John: It’s interesting because I don’t coach anything that I haven’t already learned, tested, believed in and am doing. And if you step back to crisis, this isn’t the first crisis we’ve all been through and it won’t be the last one. I told you earlier that the last crisis, the great recession pushed me into creating this business. And many people today, they’re dealing with COVID-19. Now me, I’m actually going through an additional crisis that started before COVID-19 – a divorce. I never thought I was going to be single at 60. And that’s kind of an interesting place. I knew in 2019 what my future was going to look like and here I am, at 2020, and I don’t have a lot of clarity in that particular space. What does that look like? Where do I really want to go? What do I really want to do? I’m talking about opportunities in crisis. How do I turn around and leverage this thing? I know I have pain and I’m not belittling that or saying that’s not important, but at the same time, if you’re an optimist like me, when one door closes another one opens and I’m trying to figure out what that door is, that’s going to open.
Don’t let comfort kill you
Kevin: I saw a Ted talk about how comfort will kill you. The Ted speaker was talking about the circles of complexity and how that’s where growth happens. And that when we stay in our comfort zones, the status quo and nothing really changes. And that’s actually a risk. There’s actually a risk in just sitting comfortable in that status quo because your competitor is going to be innovating at that very moment.

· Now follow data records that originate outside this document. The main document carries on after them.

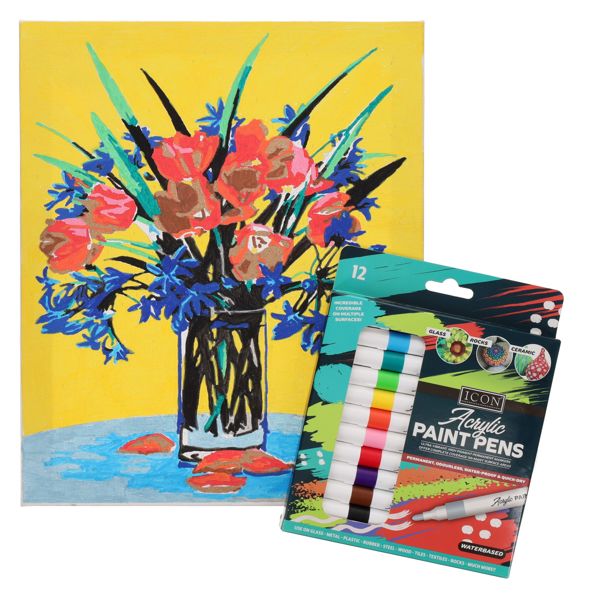 Box of 12 vibrant acrylic paint pens next to a finished painting of red and blue flowers on a yellow background.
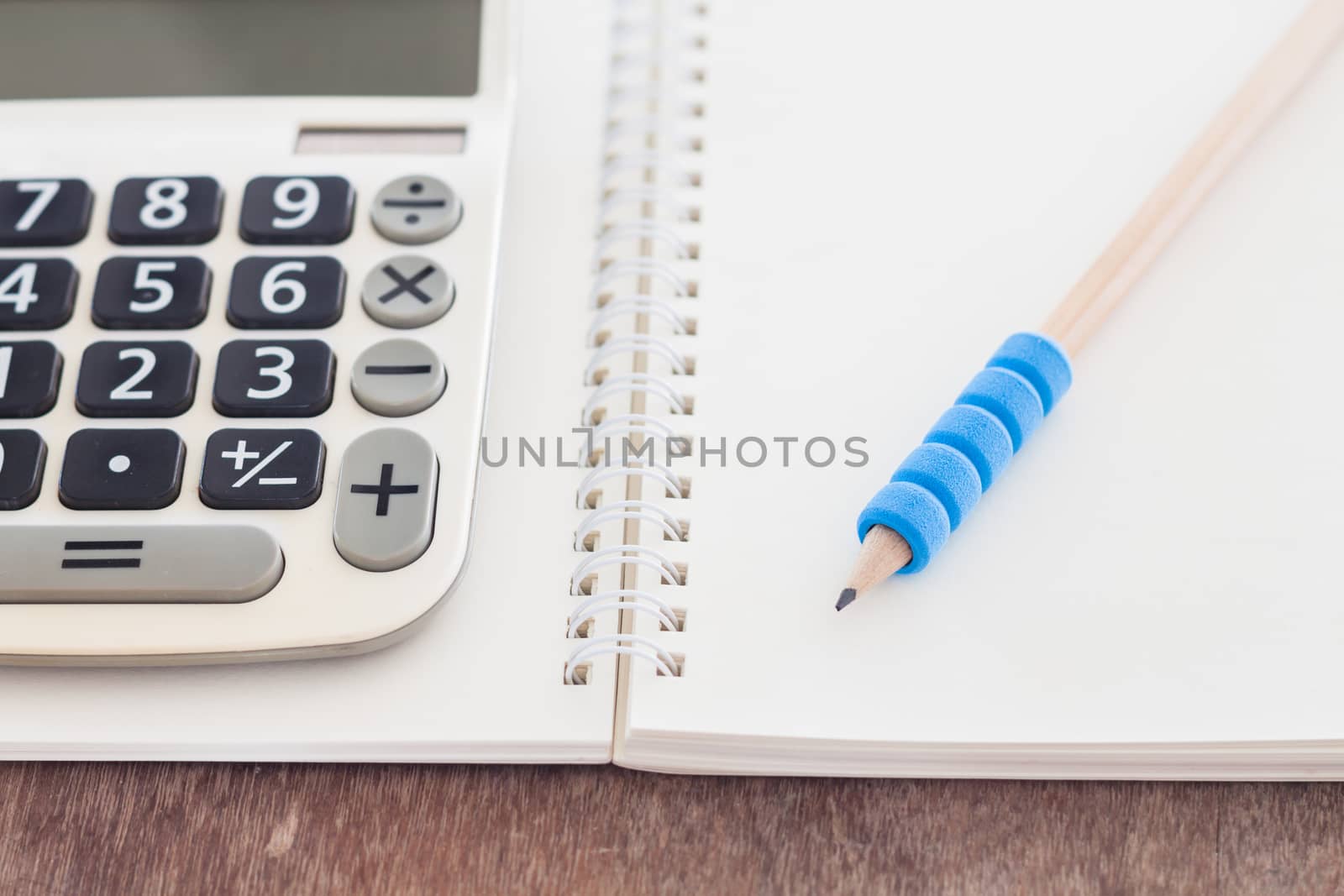 Open blank notebook with pencil, stock photo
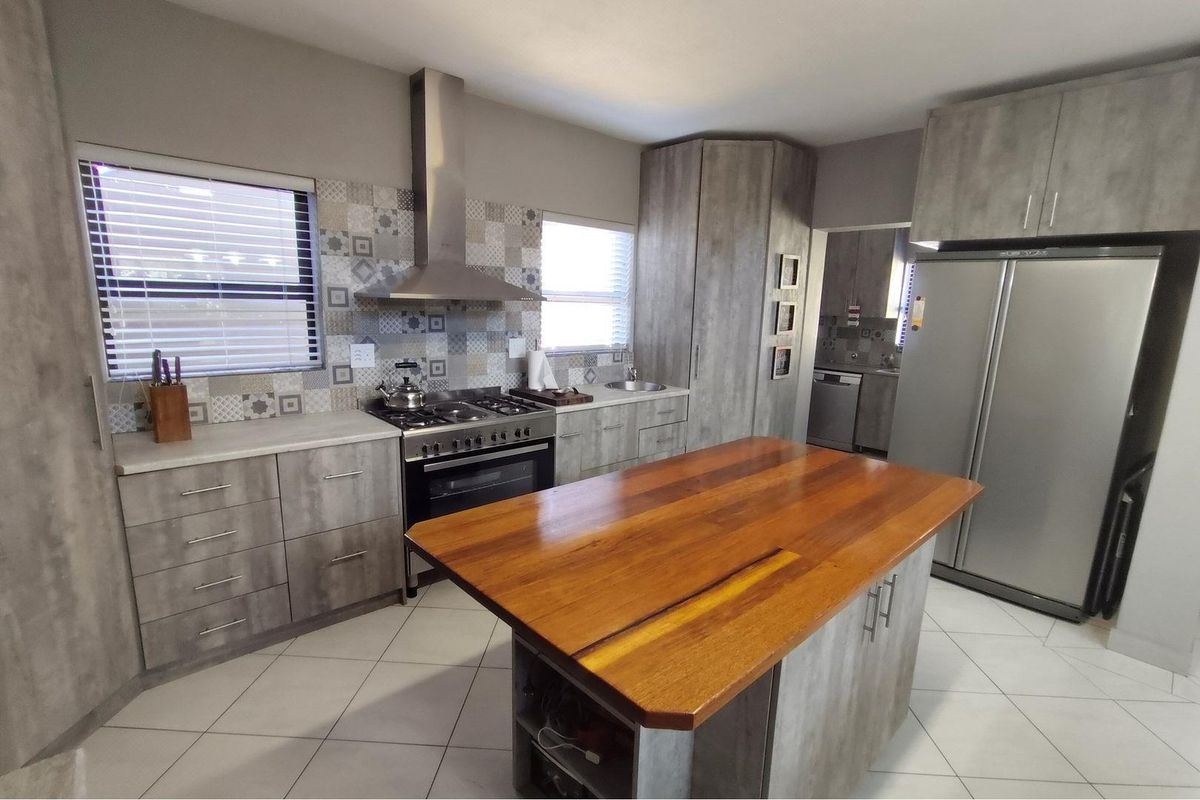 Modern kitchen featuring grey cabinetry, a wooden island countertop, stainless steel gas stove with extractor fan, and decorative tiled backsplash.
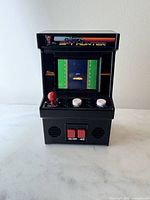 Front view showing screen on, joystick, buttons, speaker grilles, power switch
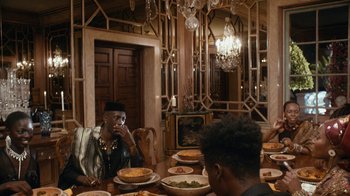 Movie still from “Black Is King” (2020), directed by Julian Klincewicz – Two people sitting at a table eating food; Medium shot, Over the shoulder angle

John: One of the things that’s really important to understand in this model and being in the comfort zone is that you’ve got competitors that are going to be potentially coming up with new innovation and stealing your lunch. And that comfort zone also has this propensity to have us live life at a level far below our potential. I’m a big fan of Maslow’s hierarchy of needs. When we move above security and food, clothing, and shelter into achievement, self-esteem, fulfillment and actualization. How do I fulfill why I’m really here? How do I make the biggest impact and not just survive? Not be comfortable, but how do I make this thing really work? We’re not going to get there in the comfort zone.